Some employers and health plan administrators expressed relief that their ongoing ACA compliance efforts will not be disrupted. “All the planning we’ve been doing had a purpose,” said Malcolm Slee, an attorney with Groom Law Group in Washington, D.C. “No one was sure what would have happened if the administration lost.”

For example, employers will not have to navigate a patchwork of state insurance markets, some with subsidies and some without, Slee said. They will be “spared from spending the next months trying to work out what to do if some states have one kind of exchange (with subsidies) and another doesn’t.” (Exchanges are discussed in The New Health Care Reform LawChapter 8.)

In the bigger picture, Slee added, “this may be a death knell for judicial challenges to the ACA, and it forces politicians and other opponents to work on a bipartisan basis to amend parts of the law that do not work.”

With this perhaps final, broad challenge out of the way, employers will resume focus on complying with (or changing problematic parts of) the ACA, including: (1) the Cadillac tax; (2) the expansion of the definition of large employer to companies with 51 to 100 employees; and (3) simplifying the tax reporting on coverage provided and offered to employees.

The ERISA Industry Committee welcomed the ruling as removing a source of potential instability, but urged ACA changes. “Upending the individual market would have had significant ripple effects on companies that provide coverage for their employees,” ERIC said in a June 25 release.
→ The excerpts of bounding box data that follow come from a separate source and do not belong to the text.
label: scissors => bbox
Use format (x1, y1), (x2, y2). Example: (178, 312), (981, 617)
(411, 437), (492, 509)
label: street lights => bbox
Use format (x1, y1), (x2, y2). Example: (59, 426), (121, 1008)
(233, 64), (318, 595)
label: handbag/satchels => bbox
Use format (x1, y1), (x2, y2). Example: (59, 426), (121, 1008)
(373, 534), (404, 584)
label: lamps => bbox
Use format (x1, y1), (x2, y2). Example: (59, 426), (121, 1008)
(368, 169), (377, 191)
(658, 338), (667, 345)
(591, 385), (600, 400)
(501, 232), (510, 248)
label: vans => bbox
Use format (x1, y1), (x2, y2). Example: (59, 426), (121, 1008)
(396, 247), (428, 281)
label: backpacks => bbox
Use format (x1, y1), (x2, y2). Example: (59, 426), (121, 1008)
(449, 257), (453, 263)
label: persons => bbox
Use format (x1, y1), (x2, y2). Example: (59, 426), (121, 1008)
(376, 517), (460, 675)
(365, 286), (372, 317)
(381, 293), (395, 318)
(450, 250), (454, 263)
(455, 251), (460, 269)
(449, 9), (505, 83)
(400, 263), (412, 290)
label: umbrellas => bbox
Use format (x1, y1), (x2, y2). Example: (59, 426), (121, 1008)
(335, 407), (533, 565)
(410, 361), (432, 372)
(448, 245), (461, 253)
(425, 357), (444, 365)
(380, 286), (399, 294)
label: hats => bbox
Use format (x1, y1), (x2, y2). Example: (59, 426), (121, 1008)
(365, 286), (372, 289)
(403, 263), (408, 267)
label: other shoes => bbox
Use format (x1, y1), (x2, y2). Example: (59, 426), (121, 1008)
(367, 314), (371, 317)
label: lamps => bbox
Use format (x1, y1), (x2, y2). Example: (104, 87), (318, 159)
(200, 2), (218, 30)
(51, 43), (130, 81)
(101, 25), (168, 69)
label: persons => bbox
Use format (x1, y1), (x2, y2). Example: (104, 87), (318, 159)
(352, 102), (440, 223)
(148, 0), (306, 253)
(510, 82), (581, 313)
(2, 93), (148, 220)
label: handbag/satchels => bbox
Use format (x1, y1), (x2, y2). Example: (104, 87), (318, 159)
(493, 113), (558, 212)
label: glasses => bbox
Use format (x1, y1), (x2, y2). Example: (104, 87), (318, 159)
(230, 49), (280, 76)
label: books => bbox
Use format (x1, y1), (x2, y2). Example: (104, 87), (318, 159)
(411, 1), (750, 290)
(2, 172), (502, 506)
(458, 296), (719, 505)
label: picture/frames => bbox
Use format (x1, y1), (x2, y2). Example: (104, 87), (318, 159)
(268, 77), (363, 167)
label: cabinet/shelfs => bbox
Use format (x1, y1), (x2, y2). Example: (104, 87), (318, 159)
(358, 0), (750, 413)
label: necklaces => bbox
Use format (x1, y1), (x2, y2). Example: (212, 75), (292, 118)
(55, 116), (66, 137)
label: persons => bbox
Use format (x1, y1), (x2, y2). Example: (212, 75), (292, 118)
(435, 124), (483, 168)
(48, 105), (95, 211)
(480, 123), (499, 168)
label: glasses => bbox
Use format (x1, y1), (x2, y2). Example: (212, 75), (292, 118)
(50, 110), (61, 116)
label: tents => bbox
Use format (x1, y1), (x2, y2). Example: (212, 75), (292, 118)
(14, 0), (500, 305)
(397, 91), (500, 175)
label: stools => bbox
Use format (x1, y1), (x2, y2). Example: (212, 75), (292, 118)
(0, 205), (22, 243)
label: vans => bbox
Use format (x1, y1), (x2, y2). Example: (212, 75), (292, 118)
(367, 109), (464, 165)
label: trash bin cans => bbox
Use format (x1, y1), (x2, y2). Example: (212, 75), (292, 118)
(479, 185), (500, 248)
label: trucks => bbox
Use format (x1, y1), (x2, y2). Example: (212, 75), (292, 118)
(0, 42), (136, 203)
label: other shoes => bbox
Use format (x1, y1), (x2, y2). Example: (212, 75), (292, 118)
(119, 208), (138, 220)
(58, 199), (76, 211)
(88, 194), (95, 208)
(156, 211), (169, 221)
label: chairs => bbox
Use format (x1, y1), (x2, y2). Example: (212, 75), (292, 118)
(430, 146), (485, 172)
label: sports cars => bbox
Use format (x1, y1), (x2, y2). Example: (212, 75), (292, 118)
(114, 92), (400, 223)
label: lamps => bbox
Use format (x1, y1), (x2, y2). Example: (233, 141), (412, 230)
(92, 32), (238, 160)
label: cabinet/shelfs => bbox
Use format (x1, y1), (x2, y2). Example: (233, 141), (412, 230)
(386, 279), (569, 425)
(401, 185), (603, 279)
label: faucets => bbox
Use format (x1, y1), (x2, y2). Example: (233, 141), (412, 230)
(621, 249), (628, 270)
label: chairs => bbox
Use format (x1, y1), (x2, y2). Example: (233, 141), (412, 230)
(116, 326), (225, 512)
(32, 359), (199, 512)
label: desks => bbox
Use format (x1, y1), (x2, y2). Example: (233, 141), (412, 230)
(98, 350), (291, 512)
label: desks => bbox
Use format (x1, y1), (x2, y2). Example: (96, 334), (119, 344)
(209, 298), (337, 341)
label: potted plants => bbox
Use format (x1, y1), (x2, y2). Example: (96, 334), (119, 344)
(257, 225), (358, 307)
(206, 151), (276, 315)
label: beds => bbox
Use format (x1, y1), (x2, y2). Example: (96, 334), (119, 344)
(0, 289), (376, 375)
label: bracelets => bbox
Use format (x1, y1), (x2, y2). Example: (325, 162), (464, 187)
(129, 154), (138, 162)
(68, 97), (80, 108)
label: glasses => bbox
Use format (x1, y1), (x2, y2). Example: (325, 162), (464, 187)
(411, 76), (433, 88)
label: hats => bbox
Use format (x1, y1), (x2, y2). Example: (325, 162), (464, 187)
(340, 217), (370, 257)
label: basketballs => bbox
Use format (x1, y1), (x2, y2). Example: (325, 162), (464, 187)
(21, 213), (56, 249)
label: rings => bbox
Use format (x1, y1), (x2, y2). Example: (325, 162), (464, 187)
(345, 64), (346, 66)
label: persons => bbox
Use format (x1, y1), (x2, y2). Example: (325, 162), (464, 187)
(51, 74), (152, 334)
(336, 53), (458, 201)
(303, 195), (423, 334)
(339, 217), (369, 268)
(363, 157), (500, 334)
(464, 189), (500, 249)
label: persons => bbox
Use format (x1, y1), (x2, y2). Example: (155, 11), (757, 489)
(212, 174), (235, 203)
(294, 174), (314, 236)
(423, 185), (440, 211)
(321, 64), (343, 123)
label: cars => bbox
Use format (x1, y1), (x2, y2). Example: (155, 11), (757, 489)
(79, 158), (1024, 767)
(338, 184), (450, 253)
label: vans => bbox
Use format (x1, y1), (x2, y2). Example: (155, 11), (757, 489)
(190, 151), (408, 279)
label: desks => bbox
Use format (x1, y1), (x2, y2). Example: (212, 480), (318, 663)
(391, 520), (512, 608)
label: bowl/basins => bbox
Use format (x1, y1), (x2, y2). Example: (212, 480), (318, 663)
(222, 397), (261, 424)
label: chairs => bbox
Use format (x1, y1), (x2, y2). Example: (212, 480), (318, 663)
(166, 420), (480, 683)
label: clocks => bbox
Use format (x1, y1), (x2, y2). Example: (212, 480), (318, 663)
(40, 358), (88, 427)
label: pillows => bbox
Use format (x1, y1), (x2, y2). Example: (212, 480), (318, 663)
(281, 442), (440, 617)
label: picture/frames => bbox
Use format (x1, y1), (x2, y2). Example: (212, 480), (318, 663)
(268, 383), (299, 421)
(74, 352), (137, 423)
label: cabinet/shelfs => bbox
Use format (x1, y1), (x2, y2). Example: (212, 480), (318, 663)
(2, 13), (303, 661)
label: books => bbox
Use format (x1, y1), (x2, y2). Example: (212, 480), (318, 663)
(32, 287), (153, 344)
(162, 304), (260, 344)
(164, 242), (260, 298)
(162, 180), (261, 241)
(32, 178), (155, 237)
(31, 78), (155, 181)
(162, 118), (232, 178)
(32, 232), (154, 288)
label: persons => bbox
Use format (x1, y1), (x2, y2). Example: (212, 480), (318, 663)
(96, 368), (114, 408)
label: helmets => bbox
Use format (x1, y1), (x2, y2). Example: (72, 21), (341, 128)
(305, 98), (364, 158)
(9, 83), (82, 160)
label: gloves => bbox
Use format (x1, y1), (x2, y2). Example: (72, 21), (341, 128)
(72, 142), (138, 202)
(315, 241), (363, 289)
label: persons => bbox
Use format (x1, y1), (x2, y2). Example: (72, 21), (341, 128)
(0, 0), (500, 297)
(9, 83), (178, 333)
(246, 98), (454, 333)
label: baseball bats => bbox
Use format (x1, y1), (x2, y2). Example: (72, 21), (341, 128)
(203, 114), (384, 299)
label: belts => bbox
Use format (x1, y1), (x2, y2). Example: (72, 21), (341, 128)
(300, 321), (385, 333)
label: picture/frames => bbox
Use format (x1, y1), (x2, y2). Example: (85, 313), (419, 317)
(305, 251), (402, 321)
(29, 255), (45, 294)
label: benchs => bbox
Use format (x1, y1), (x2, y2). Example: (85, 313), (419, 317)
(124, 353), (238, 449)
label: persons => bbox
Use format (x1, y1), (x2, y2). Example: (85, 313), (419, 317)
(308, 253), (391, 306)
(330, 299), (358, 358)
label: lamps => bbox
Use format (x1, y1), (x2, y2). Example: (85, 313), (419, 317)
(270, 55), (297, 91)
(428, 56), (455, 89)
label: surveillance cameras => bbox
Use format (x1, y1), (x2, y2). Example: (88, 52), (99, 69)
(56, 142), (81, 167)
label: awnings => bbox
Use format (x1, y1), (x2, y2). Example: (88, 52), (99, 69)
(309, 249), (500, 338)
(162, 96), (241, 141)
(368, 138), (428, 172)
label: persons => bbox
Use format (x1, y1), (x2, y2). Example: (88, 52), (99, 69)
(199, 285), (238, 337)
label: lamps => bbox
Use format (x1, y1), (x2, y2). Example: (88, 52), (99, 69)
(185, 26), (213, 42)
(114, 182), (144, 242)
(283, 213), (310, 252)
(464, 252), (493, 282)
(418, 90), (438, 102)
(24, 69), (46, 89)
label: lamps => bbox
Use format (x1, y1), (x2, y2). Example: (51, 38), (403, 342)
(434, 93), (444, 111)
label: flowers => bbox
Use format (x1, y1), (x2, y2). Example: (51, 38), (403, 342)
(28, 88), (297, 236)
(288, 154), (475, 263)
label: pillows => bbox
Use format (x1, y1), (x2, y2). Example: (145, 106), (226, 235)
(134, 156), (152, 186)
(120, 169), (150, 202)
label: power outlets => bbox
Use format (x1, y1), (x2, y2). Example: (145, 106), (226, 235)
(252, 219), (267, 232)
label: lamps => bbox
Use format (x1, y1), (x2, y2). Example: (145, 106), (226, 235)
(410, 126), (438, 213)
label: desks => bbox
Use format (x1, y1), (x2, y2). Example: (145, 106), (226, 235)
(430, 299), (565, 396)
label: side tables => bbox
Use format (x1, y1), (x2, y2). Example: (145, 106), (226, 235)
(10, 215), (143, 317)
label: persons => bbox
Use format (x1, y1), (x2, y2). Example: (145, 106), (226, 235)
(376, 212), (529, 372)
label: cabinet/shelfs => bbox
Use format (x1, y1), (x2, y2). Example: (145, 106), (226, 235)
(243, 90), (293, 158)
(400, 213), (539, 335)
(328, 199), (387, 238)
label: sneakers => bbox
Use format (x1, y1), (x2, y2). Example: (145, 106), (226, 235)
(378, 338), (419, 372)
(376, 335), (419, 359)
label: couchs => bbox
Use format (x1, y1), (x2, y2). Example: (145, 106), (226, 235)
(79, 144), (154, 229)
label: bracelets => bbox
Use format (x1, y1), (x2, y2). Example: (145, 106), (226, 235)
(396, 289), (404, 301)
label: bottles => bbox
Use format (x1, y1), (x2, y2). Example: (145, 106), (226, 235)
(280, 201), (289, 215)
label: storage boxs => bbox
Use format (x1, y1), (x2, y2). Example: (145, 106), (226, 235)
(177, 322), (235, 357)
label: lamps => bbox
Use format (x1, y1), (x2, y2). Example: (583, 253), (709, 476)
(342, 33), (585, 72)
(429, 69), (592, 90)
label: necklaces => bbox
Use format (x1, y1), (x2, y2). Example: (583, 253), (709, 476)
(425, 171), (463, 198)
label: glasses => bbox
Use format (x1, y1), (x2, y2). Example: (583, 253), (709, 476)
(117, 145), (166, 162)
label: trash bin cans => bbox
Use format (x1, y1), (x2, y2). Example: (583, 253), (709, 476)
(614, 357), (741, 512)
But ERIC President Annette Guarisco Fildes added: “With the legal case settled, Congress should use this opportunity to repeal the burdensome and unnecessary taxes, mandates and reporting requirements imposed by the ACA.”

James Klein, president of the American Benefits Council, agreed. “We caution Congress against concluding that it is ‘business as usual’ after this ruling and continuing partisan wrangling over the future of the Affordable Care Act,” he stated. “The long term fate of the law may be unclear, but employers are required to comply with it right now and several serious problems with the law need to be addressed.”